Turismo não é só paisagem, é gente. O futuro que sonhamos é aquele em que o viajante, ao decidir o próximo destino, se pergunte não só “que praia ou parque nacional ainda não conheço?”, mas também “que modo de vida quero vivenciar?”
O Brasil tem tudo para ostentar um portfólio de experiências de viagem regenerativas e transformadoras para visitantes e comunidades. É por isso que nossa causa, a do turismo responsável, precisa ir além da conservação da natureza. A potência da cultura e a qualidade de vida de um lugar não são só um diferencial para manter um destino em alta na memória do viajante. Elas são, desde que potencializadas pela presença do turista, chaves para que as comunidades locais tenham autonomia e engajamento suficientes para aprimorar suas operações de turismo comunitário e transformá-las em negócios, de fato, sustentáveis.
Temos notado essa relação de reciprocidade de forma muito singular na seara do Turismo de Base Comunitária (TBC) em Áreas Protegidas da Amazônia. Ali, não se objetiva somente a geração de renda e a valorização dos modos de vida tradicionais, o que contribui para o manejo e conservação dessas paisagens há milhares de anos. Soma-se uma camada ainda mais vital: a demanda por defesa e gestão do território, condição básica para que essas populações possam continuar a existir. O TBC tem sido trabalhado como alternativa inovadora para endereçá-la. São os casos, por exemplo, das experiências na Floresta Nacional (FLONA) do Tapajós, na Reserva Extrativista (RESEX) Tapajós-Arapiuns, no Pará, na Reserva de Desenvolvimento Sustentável (RDS) Mamirauá e nas Terras Indígenas (TI) Médio Rio Negro I, Médio Rio Negro II, Jurubaxi-Téa e Uneuixi, no Amazonas.
E como engajar, ao mesmo tempo, comunidade e viajante?
Temos pistas muito inspiradoras em nossa experiência com o turismo indígena, junto aos Haliti-Paresi no Mato Grosso e especialmente no projeto Serras Guerreiras de Tapuruquara, no Amazonas. São viagens em que os chamarizes centrais são, não só as singularidades da paisagem – serras para subir e ver a Amazônia de outro ângulo -, mas os diferentes usos e significados dessa paisagem – como o sistema agrícola tradicional do Rio Negro, um Patrimônio Imaterial da Cultura Brasileira.
Em cada atividade e prosa durante as viagens se descortinam aos viajantes os saberes e fazeres das comunidades. E essa troca tão espontânea, sem as maquiagens da “atração turística”, acaba se revelando a verdadeira experiência transformadora declarada nos testemunhos dos viajantes, ao final de cada jornada.

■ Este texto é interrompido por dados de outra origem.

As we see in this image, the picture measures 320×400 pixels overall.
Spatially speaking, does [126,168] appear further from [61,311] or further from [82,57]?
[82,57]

Tal dinâmica se mostra também muito motivadora para as comunidades indígenas. Sendo o conhecimento da roça um saber do universo feminino e a disposição em conduzir os grupos de turistas de interesse dos jovens, o objetivo das comunidades de envolver principalmente esses grupos na geração de renda e valorização e salvaguarda de seus patrimônios culturais é atingido.
Essas experiências também têm promovido resultados inovadores. Em primeiro lugar, o compartilhamento dos conhecimentos e práticas tradicionais tem um “efeito colateral” poderoso: permite que visitantes compreendam a relação dos povos indígenas com a floresta e sua importância para a sobrevivência da própria cultura.
Além disso, as comunidades indígenas reúnem condições particulares para o desenvolvimento de negócios comunitários: a relação de pertencimento e responsabilidade com o território é cosmológica, as regras e o direito de uso é compartilhado segundo a forma como aquelas comunidades e famílias se relacionam. Então, nessas experiências de turismo comunitário indígena, os arranjos de negócio são estruturados de acordo com essa relação, promovendo uma forma própria de governança, tanto nas decisões de quais atrativos e aspectos culturais devem ser priorizados como na divisão do trabalho e dos recursos.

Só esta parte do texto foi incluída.